They both won through big turnouts. My apologies to Clint for underestimating Huck’s ground game. (And his people predicted the outcome of the caucus with uncanny accuracy before a single vote was counted.) Huck won with little money, universal and intense establishment hostility, and lots of dumb campaign errors. It’s now time to start thinking about why. Those who voted for Huck shared his values and admired his character, even though they didn’t think he
is the most electable candidate.
Obama is now the favorite for Democratic nomination. Hillary is going to have become tough about supplying reasons why he should be stopped that appeal to Democratic primary voters.
Bill Kristol was very gracious about Huck’s victory, admitting that he underestimated him in just about every way.
Although McCain’s actual vote total is pretty underwhelming and didn’t reflect any surge, he’s probably the big winner. Now he’s the clear favorite for the Republican nomination. My real thought remains: How is John going to self-destruct this time?
Here’s why many Republicans should be unhappy: Both Huck and McCain are very unreliable conservatives on domestic policy. The policy competence of both men, in fact, could easily be questioned, and neither of them seems able to formulate characteristically Republican positions on issues such as health care and taxation. Huck and John like and are like each other as a couple of moralizing outsiders. Isn’t it amazing that they might end up having to duel each other as the two favorites?

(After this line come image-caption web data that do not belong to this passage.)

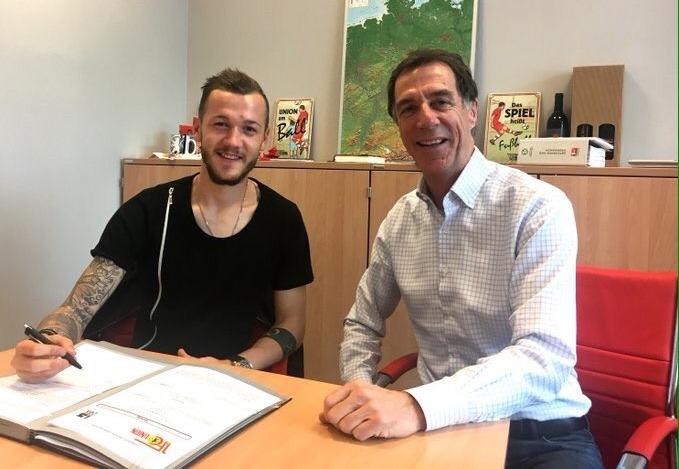 Марсель Хартель (слева), fc-union-berlin.de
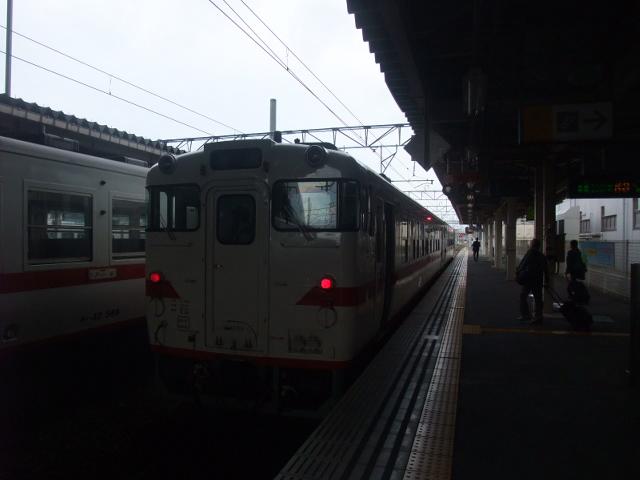 Dscf9440
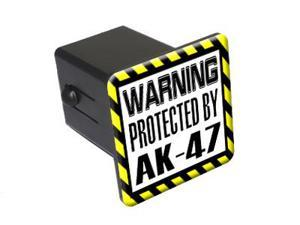 "Protected By AK-47 - 2"" Tow Trailer Hitch Cover Plug Insert"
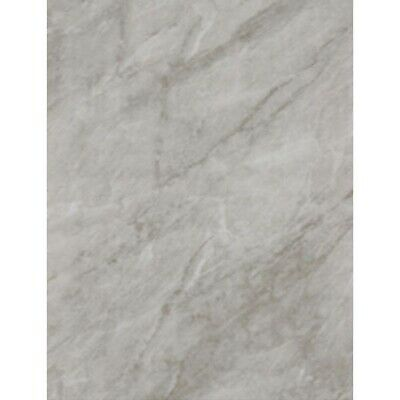 Grey marble 5mm  Bathroom PVC Cladding Plastic Shower Wall Panels wet wall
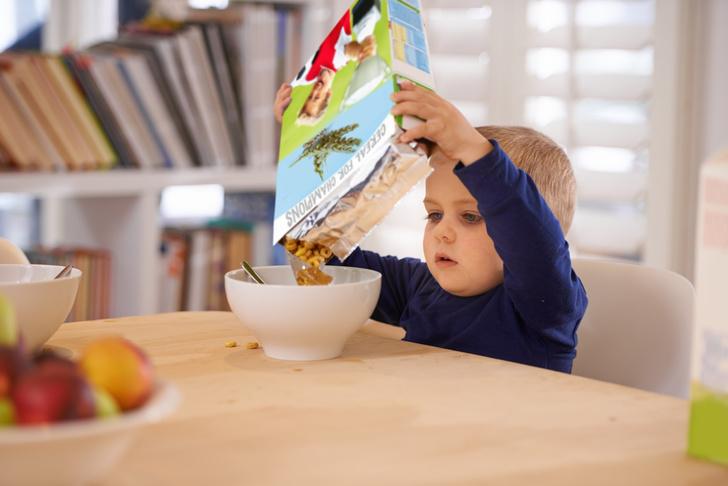 Фото №1 - Только кажутся полезными: какие сладости нельзя давать дошкольнику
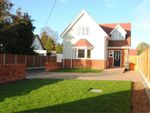 Thumbnail to rent in Regency Close, London Road, Gt Notley, Braintree, Essex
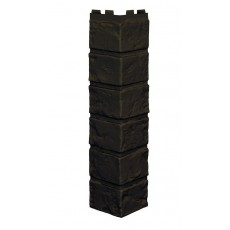 Угол внешний (наружный) VILO Brick DARK BROWN h=0,42м
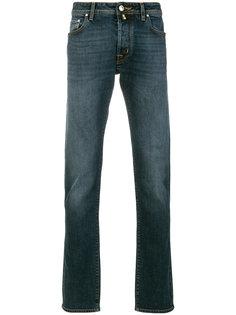 джинсы узкого кроя с выцветшим эффектом Jacob Cohen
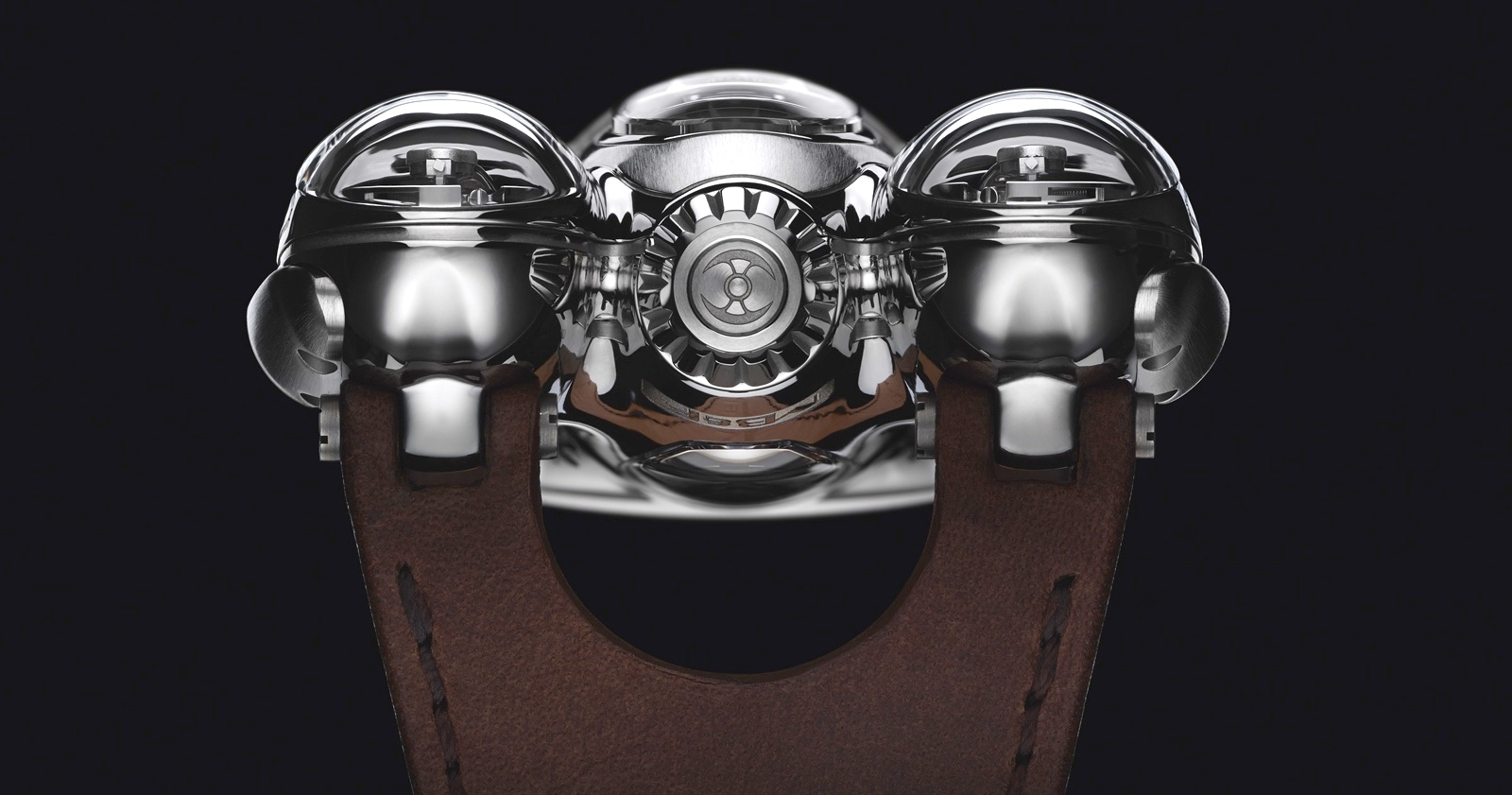 MB&F HM9 Flow Rear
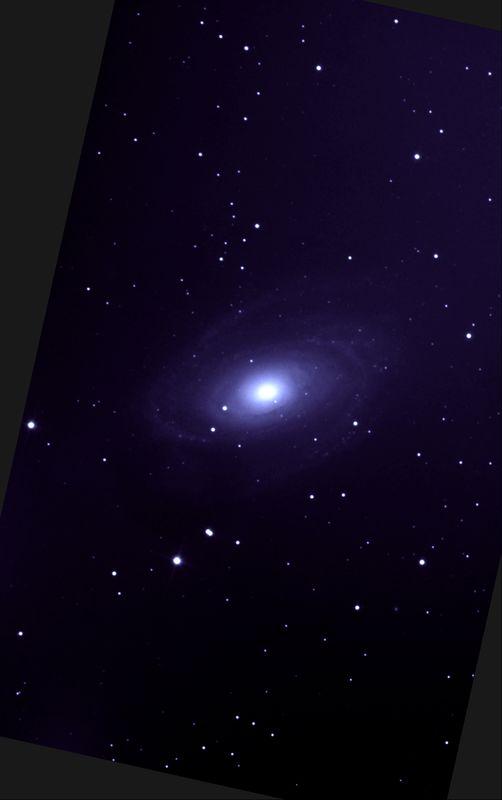 Bodes galaxy 2...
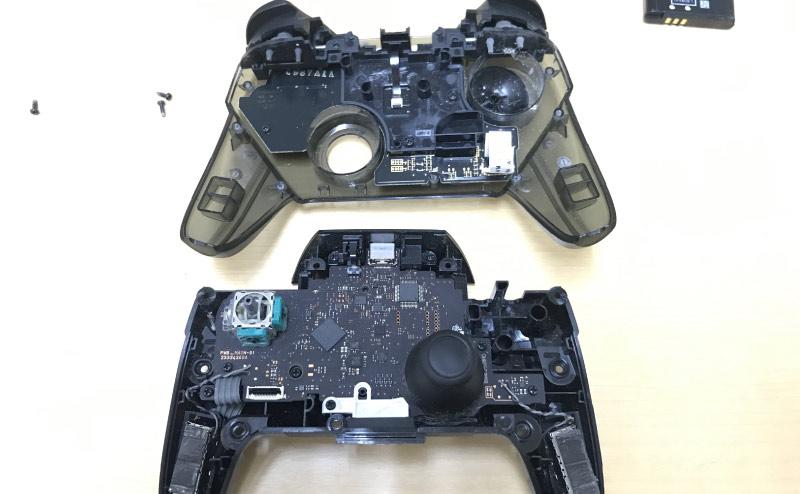 Nintendo Switch Proコントローラー分解3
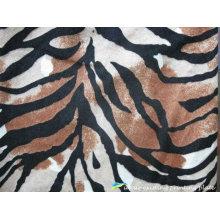 Padrões de zebra impresso tecido de poliéster de veludo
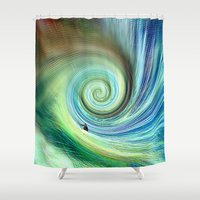 surf Shower Curtains featuring Surf by  Agostino Lo Coco
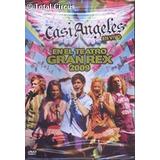 Casi Angeles - En Vivo En El Teatro Gran Rex 2009 (dvd)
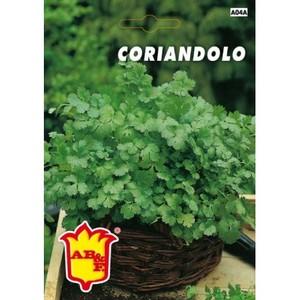 Coriandolo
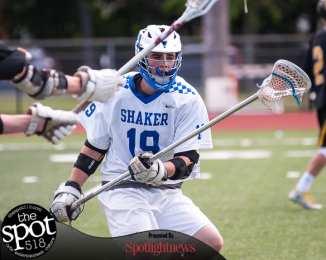 shaker lacrosse-2999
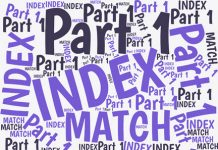 INDEX-MATCH is Excel's most-powerful lookup method. But many users find it challenging. This is the first of a three-part series designed to INDEX-MATCH clearer.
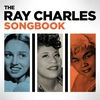 Couverture de l'album The Ray Charles Songbook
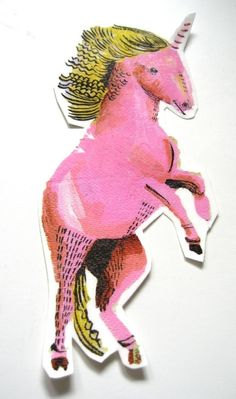 Unicorn by Julia Pott (Juliapott etsy) Love Illustration, Botanical Illustration, Unicorns, Real Unicorn, Happy Unicorn, Unicorn Tattoos, Illustrations, Magical Creatures, Cute Wallpapers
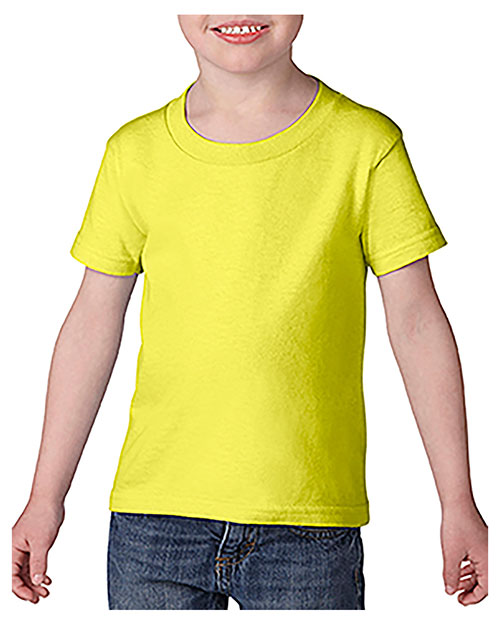 Gildan G645P Toddlers Softstyle® 4.5 oz. T-Shirt at GotApparel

My playful suggestion of the authentic ticket of McCain-Huckabee is now serious business.
Romney, in fact, is on balance more conservative and has exhibited much more competence. But he now has to win in New Hampshire to remain a credible candidate. That’s going to be a tall order. McCain is already ahead. Mitt is going to suffer from negative momentum, and he has only five days to shake it off. I’ve expressed my doubts about Romney as a candidate, but let me add again that he would probably be a solid president. Mitt looked good as the alternative to Giuliani, but that way of looking at things became obsolete way too soon. He also looked good as the man who could vanquish Huck, but now his "establishment" supporters are likely to jump to John.
The exit polls revealed somewhat of a surge for Thompson, but probably not enough of one. He was plagued by rumors all day that he was about to drop out of the campaign. And he doesn’t have a firm view of what he’s going to do next. But the opportunity remains: There is, arguably, no other real conservative in the race, and he might surge with a win in South Carolina. Fred has been saying the right things of late, but can he get the word out that he really means business when it comes to winning this thing?
I still don’t see Huck getting anywhere near the nomination. Nonetheless, there’s no reason he can’t be competitive in Michigan, South Carolina, and even Florida. Polls showed him doing well in those states even before the bump he’s going to get now. He might well be more than a one-state wonder. Certainly it’s a fantasy for Giuliani supporters to believe they can win some kind of big victory in Florida against Huck and McCain.
It could be we’ll be facing a February 5 with Huck, McCain, and Giuliani all bruised but still kicking. And the result that day could be agonizingly inconclusive. Meanwhile, Obama may have delivered a crushing blow to Senator Clinton and be basking in the midst of media adulation.